The fact that nothing about this movie is going to surprise you hits you right in the first frame. Ashok Deva (Arjun) is a man fighting Mumbai's mafia, but whose wife's (Gracy Singh) death in the hands of the criminal world mellows him down. He moves to a village on the banks of the Godavari along with his sisters Priya (Priya Anand) and Sirisha.
The village headman (Nasseer) is a rather stiff-necked Gandhian who takes pride in how he brought his sons up. However, his younger son Ramakrishna (Ram) is the local hero there, the saviour of women's dignity, the set-righter of wrong, and the kicker of evil butt. His family doesn't get along too well with Ashok Deva's, and when the elder children in both homes fall in love with each other, there's a potential mess that Ramakrishna and Priya go all out to try and prevent.
The flick is not that bad if you're the kind who watches almost all Telugu releases simply because you unconditionally enjoy films. And for those looking for creative respite, the comic track with Brahmanandam as Ramakrishna's uncle LSR (Lechipoyina Subba Rao) is quite hilarious, peaking in the pre-interval action sequence. There are also some fun thrills sprinkled here and there. Basically, it's just the musty script that's likely to bore you out of your skull.

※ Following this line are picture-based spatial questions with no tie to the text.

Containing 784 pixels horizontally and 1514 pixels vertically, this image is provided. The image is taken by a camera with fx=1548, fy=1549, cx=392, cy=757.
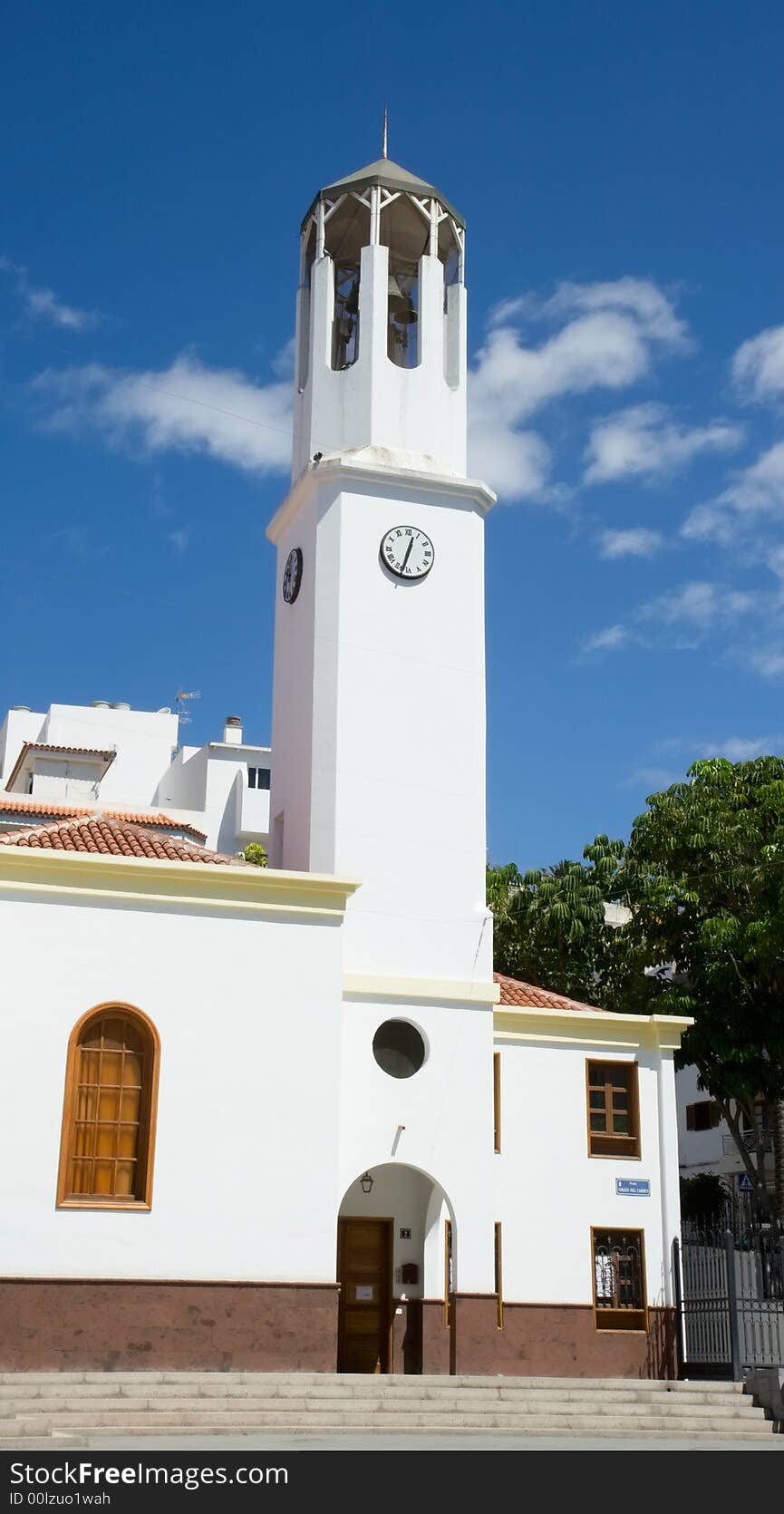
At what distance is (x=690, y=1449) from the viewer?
639 inches

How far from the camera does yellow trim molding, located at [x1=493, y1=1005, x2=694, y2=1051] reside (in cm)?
2264

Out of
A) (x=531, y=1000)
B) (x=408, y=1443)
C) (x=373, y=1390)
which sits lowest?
(x=408, y=1443)

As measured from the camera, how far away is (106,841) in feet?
66.5

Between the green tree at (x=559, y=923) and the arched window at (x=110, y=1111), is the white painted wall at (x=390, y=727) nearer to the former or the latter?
the arched window at (x=110, y=1111)

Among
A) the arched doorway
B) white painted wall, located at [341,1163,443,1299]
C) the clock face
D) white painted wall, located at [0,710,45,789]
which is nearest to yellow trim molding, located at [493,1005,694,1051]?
white painted wall, located at [341,1163,443,1299]

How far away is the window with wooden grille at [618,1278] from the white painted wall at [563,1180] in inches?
5.4

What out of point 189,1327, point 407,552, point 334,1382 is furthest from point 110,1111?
point 407,552

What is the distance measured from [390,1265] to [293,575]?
10.1 meters

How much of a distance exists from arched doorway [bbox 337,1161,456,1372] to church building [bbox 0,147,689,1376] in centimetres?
4

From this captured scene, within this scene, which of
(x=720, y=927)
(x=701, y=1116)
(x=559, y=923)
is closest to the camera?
(x=720, y=927)

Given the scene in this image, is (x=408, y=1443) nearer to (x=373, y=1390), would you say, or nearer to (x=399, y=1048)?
(x=373, y=1390)

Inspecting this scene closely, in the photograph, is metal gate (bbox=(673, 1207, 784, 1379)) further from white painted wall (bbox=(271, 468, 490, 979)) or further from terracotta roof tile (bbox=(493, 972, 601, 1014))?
white painted wall (bbox=(271, 468, 490, 979))

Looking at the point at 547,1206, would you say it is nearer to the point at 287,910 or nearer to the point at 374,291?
the point at 287,910

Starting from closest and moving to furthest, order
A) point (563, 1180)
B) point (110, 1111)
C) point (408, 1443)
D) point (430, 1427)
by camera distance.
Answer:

Performances range from the wannabe to the exaggerated. Ram, while practically owning the film, sometimes goes over-the-top. However, he's the essence of the movie, and gives you a good time while he's around. Arjun is in an unnervingly avuncular character, and puts in the kind of restrained show that makes you yearn for much more of his screen time. Brahmanandam is brilliant, and Nasseer does what he does in every film.

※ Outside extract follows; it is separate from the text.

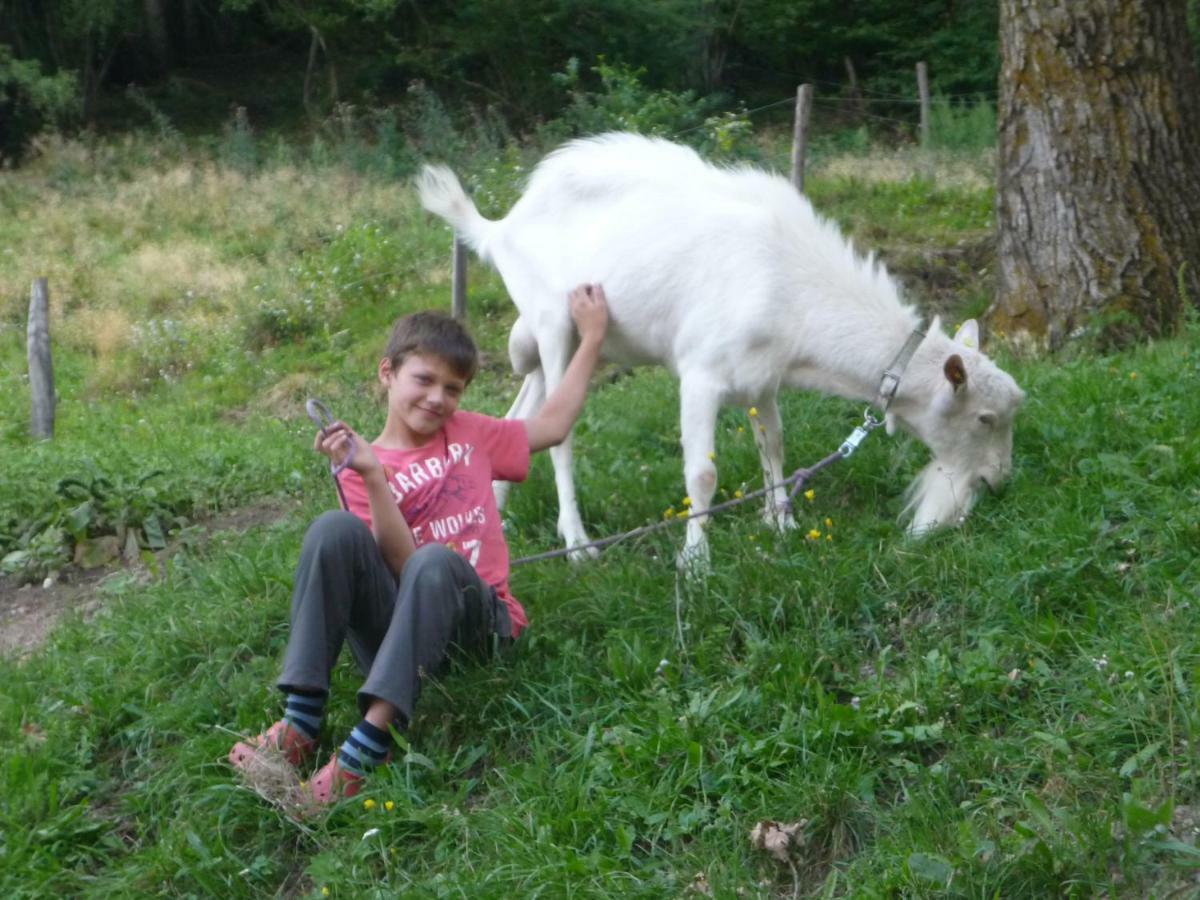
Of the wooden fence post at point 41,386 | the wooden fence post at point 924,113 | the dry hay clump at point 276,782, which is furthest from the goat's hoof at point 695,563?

Priya Anand, despite her evident rawness, is still a much better actress than Bindu Madhavi. The latter stands out more for her rather plastic exercises in hotness than any real charm.
There are too few songs, and we don't yet know if that's a good thing. On one hand, the compositions aren't great, and not a single tune stays in your head even while it is being played on the screen; and on the other hand, this is a story that does need a few breathers in between.
The technical values aren't too glossy. The Godavari sequences had potential to be bright and well-shot, but well, aren't.
On the whole, this is a film that doesn't evoke much, except for indifference. There are movies better than this one around, and luckily for it, there are worse movies as well.